Get Out proved to be popular with movie audiences, and it eventually became one of the most profitable horror films, and films of 2017, and grossed over $255 million on a budget of $4.5 million. For his work on the film, Peele received significant attention, as well as numerous accolades, including the Bingham Ray Breakthrough Director Award at the 2017 Gotham Independent Film Awards.
The film also received four nominations at the 90th Academy Awards: Best Picture, Best Director and Best Original Screenplay nominations for Peele, as well as a Best Actor nomination for Kaluuya. Peele won the Academy Award for Best Original Screenplay, becoming the first black screenwriter to win in this category. He became the third person, after Warren Beatty and James L. Brooks, to be nominated for Best Picture, Best Director, and Best Original Screenplay for a debut film, and the first black person to receive them for any one film. Get Out also earned him the Writers Guild of America Award for Best Original Screenplay, as well as nominations for a Directors Guild of America Award and a BAFTA Award for Best Original Screenplay.

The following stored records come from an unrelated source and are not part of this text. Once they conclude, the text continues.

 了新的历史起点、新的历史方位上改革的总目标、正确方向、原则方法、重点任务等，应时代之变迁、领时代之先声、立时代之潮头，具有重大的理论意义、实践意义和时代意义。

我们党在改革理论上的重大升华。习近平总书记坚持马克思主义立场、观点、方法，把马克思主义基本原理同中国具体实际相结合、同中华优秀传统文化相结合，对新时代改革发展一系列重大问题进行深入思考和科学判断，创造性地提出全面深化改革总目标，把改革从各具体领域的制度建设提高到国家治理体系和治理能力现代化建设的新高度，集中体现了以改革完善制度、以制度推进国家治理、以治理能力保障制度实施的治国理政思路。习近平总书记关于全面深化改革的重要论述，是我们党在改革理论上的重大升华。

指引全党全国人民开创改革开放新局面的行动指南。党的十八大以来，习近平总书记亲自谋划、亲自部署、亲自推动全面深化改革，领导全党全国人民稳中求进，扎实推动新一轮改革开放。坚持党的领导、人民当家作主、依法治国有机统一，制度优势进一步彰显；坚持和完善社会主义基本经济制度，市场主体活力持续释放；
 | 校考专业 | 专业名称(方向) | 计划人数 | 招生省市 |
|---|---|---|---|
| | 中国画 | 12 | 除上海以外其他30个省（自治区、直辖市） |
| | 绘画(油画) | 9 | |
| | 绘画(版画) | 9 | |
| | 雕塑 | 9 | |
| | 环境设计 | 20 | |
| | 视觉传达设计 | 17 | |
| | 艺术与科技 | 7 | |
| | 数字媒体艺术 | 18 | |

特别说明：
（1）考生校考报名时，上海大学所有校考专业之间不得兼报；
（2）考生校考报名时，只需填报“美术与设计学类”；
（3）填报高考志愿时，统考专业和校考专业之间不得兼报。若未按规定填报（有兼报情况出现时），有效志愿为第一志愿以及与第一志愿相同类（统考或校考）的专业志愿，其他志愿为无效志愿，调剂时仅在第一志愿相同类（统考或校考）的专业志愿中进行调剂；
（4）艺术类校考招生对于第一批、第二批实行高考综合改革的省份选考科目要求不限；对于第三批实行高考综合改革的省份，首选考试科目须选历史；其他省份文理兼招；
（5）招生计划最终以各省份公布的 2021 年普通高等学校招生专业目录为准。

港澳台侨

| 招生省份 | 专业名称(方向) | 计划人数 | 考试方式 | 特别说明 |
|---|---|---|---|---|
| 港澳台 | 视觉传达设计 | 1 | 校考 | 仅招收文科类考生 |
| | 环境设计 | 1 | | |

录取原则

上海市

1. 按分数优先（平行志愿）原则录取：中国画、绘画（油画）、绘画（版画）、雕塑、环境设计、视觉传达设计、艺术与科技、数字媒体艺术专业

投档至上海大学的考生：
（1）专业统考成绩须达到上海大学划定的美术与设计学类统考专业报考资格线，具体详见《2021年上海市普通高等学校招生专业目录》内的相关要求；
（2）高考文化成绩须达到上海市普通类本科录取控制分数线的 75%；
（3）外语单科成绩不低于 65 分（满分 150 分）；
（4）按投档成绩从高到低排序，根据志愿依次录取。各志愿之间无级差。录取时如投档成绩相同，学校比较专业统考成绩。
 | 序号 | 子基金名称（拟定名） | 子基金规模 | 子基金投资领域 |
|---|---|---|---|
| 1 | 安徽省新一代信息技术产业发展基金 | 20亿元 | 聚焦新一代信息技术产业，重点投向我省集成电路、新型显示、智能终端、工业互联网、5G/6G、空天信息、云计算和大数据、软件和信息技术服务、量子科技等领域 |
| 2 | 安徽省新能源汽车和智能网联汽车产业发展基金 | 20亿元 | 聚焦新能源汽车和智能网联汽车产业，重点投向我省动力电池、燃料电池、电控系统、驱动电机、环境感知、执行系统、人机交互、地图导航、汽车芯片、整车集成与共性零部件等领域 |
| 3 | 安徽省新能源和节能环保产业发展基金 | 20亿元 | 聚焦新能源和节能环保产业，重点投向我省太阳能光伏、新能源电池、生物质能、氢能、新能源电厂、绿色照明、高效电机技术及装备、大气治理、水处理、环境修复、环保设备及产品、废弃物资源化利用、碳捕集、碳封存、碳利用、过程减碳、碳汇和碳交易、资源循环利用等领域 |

In early 2018 Peele announced his intention to retire from acting, stating in an interview with CBS "Acting is just nowhere near as fun for me as directing".
In 2018, Peele co-created the TBS comedy series The Last O.G., who starred Tracy Morgan and Tiffany Haddish.
Also in 2018, Peele co-produced the Spike Lee film, BlacKkKlansman which was released to critical acclaim and was a box office success. The film received six nominations at the 91st Academy Awards including the Best Picture nomination for Peele.
Future projects[edit | edit source]
Peele will produce the HBO series Lovecraft Country written by Underground co-creator Misha Green, which will be shown through the lens of supernatural horror. Peele will also write and direct Us, a horror-thriller film starring Lupita Nyong'o and Winston Duke with Elisabeth Moss eyed for a lead role. The film will be produced by Blumhouse Productions, Monkeypaw Productions and QC Entertainment. The film is set to be released March 15, 2019 by Universal Pictures.
Influences[edit | edit source]
In February 2017, Peele curated the Brooklyn Academy of Music film series "The Art of the Social Thriller", comprising 12 films that inspired the making of Get Out, including the horror films Rosemary's Baby, Night of the Living Dead, The Shining, Candyman, The People Under the Stairs, Scream, The Silence of the Lambs, Funny Games, Misery, and the thrillers Rear Window, The 'Burbs, and the 1967 racial comedy-drama Guess Who's Coming to Dinner.
As a comedian, Peele counts among his influences In Living Color, Richard Pryor and Dave Chappelle.
Personal life[edit | edit source]
Peele began dating Chelsea Peretti in 2013. They became engaged in November 2015, and, in April 2016, Peretti announced that she and Peele had eloped at an unspecified date. On July 1, 2017, Peretti gave birth to their son, Beaumont Gino.